ORIGINALLY PUBLISHED IN THE GEORGIA STRAIGHT, JULY 8, 1999
By Steve Newton
Robert Cray isn’t known for covering other people’s material, but on his latest CD, Take Your Shoes Off, he was happy to take on Willie Dixon’s “Tollin’ Bells”, as well as the 1964 Solomon Burke chestnut “Won’t You Give Him (One More Chance)”. The latter tune was one that he’d been thinking about for some time.
“I remembered it from bein’ a young kid,” says Cray from his home in San Francisco. “My mom’s sister used to play it over and over and over again. So at rehearsals I’d go, ‘You know, there’s one song by Solomon Burke that’s been goin’ through my mind, but I don’t have a copy of it.’ Then my keyboard player went out and found it on a CD, and the guys liked it, so we worked it out.
“There’s a lot of great songs out there,” he adds, “so if you’re gonna do a cover, there’s a lot of options.

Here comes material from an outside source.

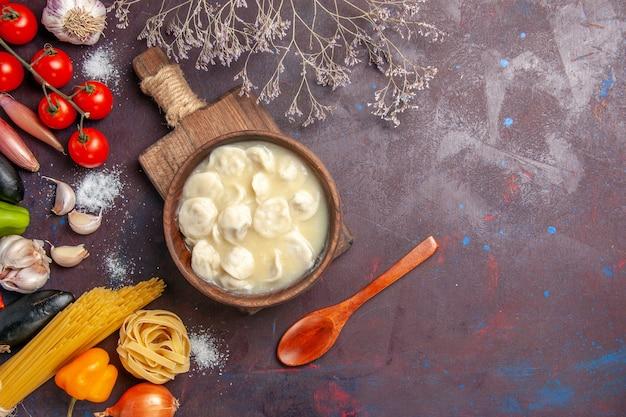 Bovenaanzicht heerlijke knoedels met kruiden op donkere achtergrond vleesmaaltijd diner saus deeg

But some songs I deem highly religious, that I don’t think anybody should cover—including myself. And then there’s some songs where you go, ‘Ah, I might be able to do a decent job on this one.’ So that’s the way I look at it.”
One tune on Take Your Shoes Off that sounds as though it might be a golden oldie is the first single, “24-7 Man”, but while it was written by R&B great Mack Rice of “Mustang Sally” fame, it’s actually a new composition. It gets that horn-punctuated Stax feel with the help of trumpeter Wayne Jackson and tenor saxophonist Andrew Love, aka the Memphis Horns, who will accompany Cray’s band when it visits the Rage on Tuesday (July 13).
“It’s great to have Wayne and Andrew out with us again,” notes Cray. “We’ve worked off and on with them since the Strong Persuader days, and whenever we give ’em a call, if they’re able, they’re out.”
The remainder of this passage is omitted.